**Document segment**
Posted by: The ocean update | May 8, 2016

Millions of fish die in Vietnam, protesters blame Steel company

Millions of fish, including clams, some whales, washed up ashore in Vietnam causing major outrage. | Photo : Reuters.

Millions of fish, including clams, some whales, washed up ashore in Vietnam causing major outrage. | Photo : Reuters.

May 8th, 2016. People in Hanoi blame a Taiwanese firm that is building a US$10.6-billion coastal steel plant for contaminated the sea and causing the environmental disaster.

Vietnamese police broke up a demonstration in the capital, Hanoi, on Sunday when protesters gathered for the second time in a week to denounce a Taiwanese firm they accuse of causing the death of millions of all types of fishery in central coastal provinces, an incident that is now considered an environmental disaster that threatens the country’s seafood industry.

Hundreds took to the street in Hanoi and Ho Chi Minh City, Vietnam’s second-largest city, last week to vent their anger at a unit of Taiwan’s Formosa Plastics, even though an official investigation found no links between the fish deaths and Formosa’s US$10.6 billion coastal steel plant.

A group of protesters sat on the bank of a big lake in Hanoi before police shepherded them onto a waiting bus, Reuters witnesses said. Demonstrators were also put on buses at a square in front of the nearby Hanoi Opera House.

Formosa denies any wrongdoing.

Demonstrations are rare in Vietnam and are often quickly suppressed by uniformed and plainclothes police. State-controlled media has not reported any of the demonstrations.

The fish mass deaths emerged a month ago in the central province of Ha Tinh, where the Formosa unit runs the steel plant. Fish also washed ashore in three other provinces along a stretch of 200 km (125 miles).

The government has invited experts from Germany, Japan, the United States and Israel to inspect the Ha Tinh site in an attempt to find the cause that led to the fish deaths.

The inspectors have yet to announce their findings.

The government initially said the cause could be “red tide”, when algae blooms and produces toxins, or a release of toxic chemicals by humans, which is more likely the cause according to scientists.

“Everybody agreed, and even the government knows what the root problem is from the waste, and they know where to find the source of waste,” Nguyen Tac An, the former director of Nha Trang Institute of Oceanography told RFA. “However, to announce the name of the source is the government’s decision.”

Vietnamese Prime Minister Nguyen Xuan Phuc has vowed to investigate any agency, organization or individual that violated the nation’s environmental laws.

**Information shown**
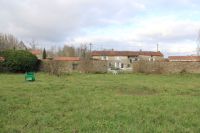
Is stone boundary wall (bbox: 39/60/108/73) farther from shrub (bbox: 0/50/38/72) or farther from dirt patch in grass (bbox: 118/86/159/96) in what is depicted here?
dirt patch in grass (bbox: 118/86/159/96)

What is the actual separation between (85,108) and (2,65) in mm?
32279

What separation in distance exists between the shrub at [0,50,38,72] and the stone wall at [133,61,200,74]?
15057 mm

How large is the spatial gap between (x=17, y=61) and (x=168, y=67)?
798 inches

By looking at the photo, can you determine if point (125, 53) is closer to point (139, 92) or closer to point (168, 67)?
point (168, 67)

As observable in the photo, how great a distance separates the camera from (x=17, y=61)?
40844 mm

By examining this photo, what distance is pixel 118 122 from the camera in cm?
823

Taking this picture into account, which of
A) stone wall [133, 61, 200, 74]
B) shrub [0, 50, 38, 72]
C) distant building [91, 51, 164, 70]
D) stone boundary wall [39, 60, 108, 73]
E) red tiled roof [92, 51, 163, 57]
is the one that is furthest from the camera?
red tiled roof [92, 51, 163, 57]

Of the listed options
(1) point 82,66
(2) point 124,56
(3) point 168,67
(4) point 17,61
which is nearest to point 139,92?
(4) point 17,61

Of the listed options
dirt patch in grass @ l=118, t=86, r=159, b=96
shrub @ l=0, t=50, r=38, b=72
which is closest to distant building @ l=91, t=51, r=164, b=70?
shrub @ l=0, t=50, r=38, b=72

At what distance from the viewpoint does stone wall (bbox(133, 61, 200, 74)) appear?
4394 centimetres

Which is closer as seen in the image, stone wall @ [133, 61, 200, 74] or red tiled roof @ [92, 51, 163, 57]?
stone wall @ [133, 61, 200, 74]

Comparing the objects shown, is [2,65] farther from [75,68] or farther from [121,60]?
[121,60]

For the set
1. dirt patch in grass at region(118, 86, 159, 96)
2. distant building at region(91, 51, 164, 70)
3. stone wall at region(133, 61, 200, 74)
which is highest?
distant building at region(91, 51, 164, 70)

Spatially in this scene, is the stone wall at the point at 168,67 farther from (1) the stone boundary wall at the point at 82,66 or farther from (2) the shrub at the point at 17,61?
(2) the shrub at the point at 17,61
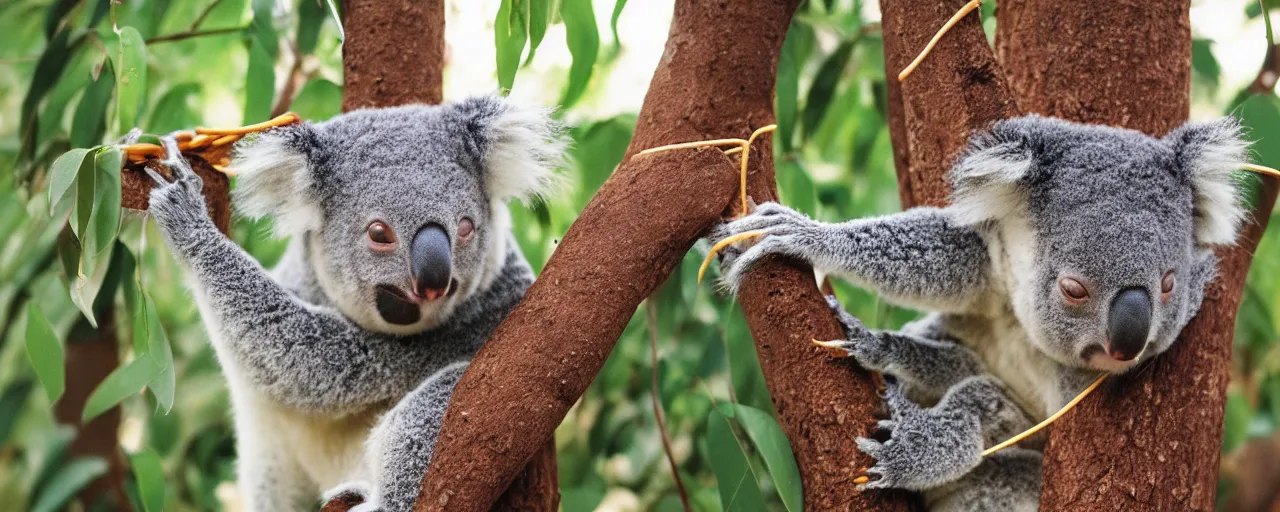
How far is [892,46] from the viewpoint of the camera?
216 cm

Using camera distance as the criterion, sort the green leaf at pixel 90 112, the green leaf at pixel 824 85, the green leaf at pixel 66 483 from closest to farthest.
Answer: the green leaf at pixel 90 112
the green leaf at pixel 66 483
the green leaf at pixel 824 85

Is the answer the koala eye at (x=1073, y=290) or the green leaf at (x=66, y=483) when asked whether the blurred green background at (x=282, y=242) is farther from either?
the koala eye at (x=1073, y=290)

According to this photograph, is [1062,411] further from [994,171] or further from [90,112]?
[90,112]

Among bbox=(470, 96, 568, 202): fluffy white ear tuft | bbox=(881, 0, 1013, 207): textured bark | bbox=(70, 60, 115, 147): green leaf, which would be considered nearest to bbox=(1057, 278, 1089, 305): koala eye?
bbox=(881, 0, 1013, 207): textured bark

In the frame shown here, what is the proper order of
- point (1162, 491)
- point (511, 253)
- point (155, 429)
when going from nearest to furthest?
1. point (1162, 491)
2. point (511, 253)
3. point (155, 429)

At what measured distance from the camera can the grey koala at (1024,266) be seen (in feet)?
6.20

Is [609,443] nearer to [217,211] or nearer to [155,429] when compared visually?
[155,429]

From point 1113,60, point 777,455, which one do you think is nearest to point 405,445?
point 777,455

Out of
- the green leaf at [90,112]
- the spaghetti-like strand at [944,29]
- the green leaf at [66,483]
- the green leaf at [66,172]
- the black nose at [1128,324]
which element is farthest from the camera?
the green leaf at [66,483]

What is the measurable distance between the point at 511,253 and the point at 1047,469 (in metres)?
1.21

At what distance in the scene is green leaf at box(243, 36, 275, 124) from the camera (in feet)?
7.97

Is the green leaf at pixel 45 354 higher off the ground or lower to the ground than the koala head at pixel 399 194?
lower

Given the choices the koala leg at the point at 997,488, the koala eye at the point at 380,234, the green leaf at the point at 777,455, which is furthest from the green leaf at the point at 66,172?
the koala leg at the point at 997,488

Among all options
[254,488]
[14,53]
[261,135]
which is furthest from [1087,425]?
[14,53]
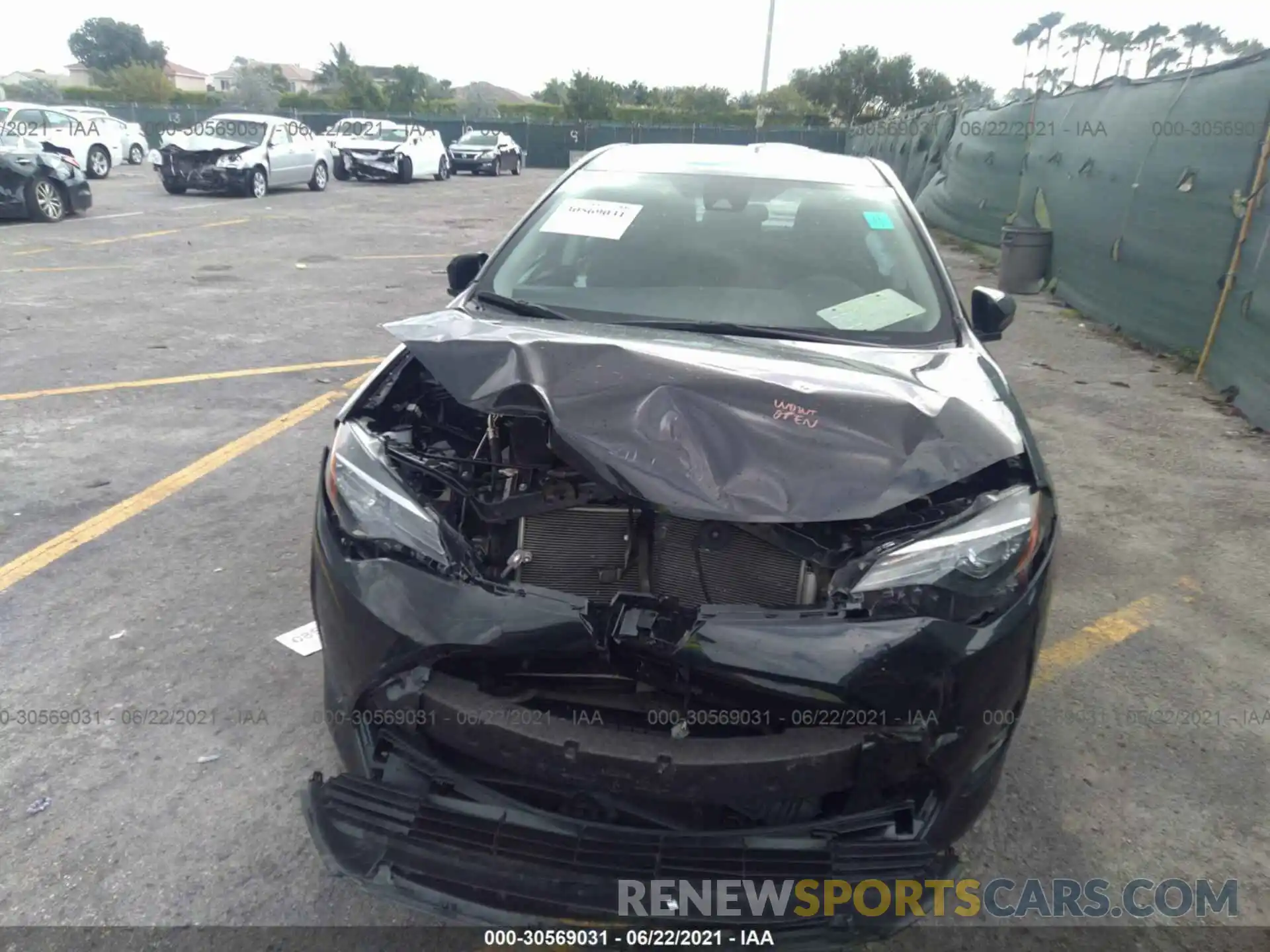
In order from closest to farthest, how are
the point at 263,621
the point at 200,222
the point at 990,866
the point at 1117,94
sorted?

* * *

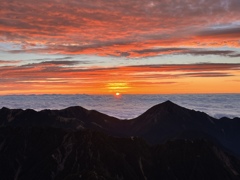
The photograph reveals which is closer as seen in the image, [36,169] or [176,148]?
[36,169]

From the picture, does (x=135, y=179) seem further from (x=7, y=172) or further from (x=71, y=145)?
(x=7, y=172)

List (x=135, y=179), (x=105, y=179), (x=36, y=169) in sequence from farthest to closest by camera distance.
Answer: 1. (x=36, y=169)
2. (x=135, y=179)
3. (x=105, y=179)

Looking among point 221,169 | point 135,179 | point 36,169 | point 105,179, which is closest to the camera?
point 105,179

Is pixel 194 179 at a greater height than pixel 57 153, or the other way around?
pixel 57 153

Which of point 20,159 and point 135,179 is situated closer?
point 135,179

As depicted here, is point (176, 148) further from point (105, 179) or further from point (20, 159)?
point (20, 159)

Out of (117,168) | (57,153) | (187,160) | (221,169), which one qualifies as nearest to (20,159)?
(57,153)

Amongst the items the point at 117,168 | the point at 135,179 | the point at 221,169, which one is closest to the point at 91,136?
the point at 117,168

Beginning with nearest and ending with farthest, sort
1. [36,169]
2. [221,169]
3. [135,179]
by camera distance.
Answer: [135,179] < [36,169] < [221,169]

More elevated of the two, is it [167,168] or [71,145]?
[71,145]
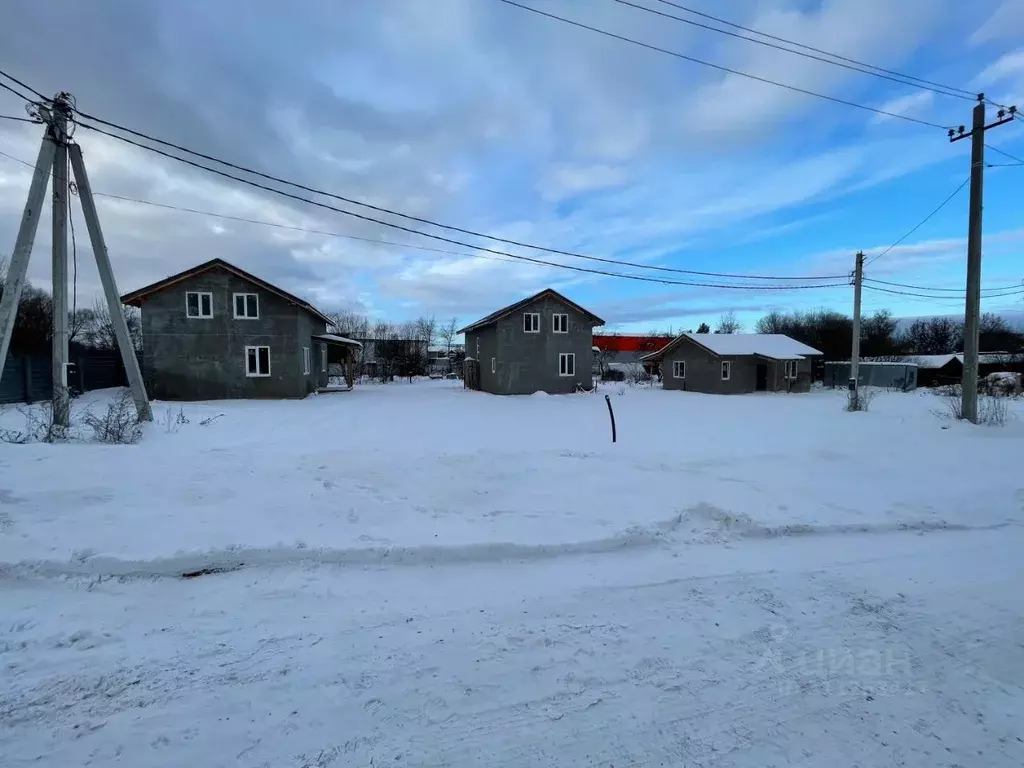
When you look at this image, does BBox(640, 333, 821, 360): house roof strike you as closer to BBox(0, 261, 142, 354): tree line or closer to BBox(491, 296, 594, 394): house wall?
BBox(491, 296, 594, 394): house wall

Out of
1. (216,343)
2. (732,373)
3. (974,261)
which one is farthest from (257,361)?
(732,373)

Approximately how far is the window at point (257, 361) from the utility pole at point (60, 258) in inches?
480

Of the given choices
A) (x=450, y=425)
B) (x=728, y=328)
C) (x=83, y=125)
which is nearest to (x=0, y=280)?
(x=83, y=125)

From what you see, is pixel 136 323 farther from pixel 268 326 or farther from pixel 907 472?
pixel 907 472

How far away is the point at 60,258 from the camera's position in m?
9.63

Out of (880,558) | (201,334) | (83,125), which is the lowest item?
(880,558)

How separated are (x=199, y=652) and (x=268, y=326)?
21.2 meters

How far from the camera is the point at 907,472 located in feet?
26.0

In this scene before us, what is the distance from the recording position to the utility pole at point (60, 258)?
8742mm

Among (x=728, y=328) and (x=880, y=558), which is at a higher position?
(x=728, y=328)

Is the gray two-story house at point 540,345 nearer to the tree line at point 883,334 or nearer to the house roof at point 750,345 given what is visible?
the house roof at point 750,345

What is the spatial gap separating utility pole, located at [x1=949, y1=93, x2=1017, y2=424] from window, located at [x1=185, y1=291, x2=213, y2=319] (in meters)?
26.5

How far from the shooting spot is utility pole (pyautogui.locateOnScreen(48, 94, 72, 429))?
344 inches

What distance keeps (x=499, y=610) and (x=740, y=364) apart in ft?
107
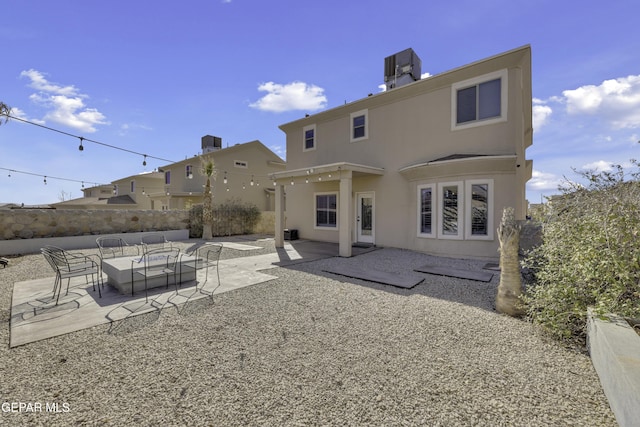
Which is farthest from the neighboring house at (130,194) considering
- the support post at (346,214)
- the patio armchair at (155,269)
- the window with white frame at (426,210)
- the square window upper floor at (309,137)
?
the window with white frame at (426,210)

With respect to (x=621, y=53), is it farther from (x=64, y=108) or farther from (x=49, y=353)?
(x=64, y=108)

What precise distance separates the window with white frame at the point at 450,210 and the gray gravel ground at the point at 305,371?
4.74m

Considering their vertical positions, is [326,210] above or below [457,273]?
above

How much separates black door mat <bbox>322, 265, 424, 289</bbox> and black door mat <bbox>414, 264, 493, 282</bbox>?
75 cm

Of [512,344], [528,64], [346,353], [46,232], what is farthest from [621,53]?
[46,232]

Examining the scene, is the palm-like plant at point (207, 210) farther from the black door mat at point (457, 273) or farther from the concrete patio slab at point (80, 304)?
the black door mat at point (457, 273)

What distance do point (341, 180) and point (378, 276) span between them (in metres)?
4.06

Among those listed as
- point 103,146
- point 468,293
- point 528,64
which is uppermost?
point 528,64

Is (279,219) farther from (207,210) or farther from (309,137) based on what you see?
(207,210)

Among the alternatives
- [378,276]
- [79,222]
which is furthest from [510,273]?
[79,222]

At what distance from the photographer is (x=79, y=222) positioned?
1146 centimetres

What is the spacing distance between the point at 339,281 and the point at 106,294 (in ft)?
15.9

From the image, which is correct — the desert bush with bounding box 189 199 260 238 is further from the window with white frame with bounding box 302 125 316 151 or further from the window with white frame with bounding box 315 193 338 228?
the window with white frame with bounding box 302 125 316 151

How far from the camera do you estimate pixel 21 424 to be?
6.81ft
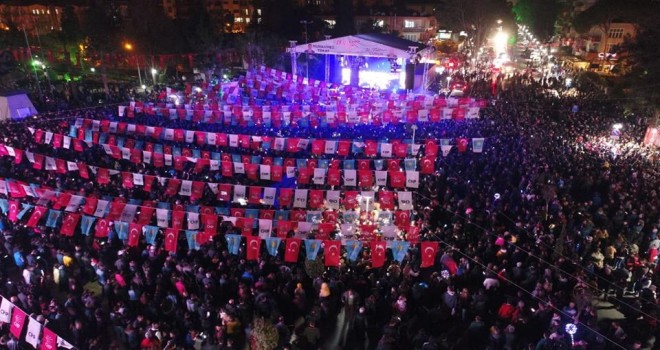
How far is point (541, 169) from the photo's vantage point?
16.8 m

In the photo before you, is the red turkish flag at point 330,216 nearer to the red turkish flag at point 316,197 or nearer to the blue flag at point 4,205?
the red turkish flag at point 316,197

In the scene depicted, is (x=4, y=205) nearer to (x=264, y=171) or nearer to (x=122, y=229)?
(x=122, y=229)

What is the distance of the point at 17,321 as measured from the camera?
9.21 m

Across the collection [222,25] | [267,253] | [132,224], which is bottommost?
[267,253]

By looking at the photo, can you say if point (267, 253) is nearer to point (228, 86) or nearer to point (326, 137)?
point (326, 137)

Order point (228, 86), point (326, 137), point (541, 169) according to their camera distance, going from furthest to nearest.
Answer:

**Parts of the exercise**
a – Reproduce the passage of the Vietnam fish-deaths article between "The fish mass" and "the fish deaths.", inclusive.
b – According to the Vietnam fish-deaths article, experts from which countries were invited to inspect the Ha Tinh site?
c – Summarize the Vietnam fish-deaths article in two sentences.

**Answers given**
a –
The fish mass deaths emerged a month ago in the central province of Ha Tinh, where the Formosa unit runs the steel plant. Fish also washed ashore in three other provinces along a stretch of 200 km (125 miles).

The government has invited experts from Germany, Japan, the United States and Israel to inspect the Ha Tinh site in an attempt to find the cause that led to the fish deaths.

b – Experts from Germany, Japan, the United States and Israel were invited.

c – Millions of fish died along Vietnam's central coast, and protesters in Hanoi and Ho Chi Minh City blamed a unit of Taiwan's Formosa Plastics that runs a US$10.6-billion steel plant in Ha Tinh. Formosa denies any wrongdoing and an official investigation found no link, but police broke up the demonstrations while the government invited foreign experts to find the cause and the prime minister vowed to investigate any violators of environmental laws.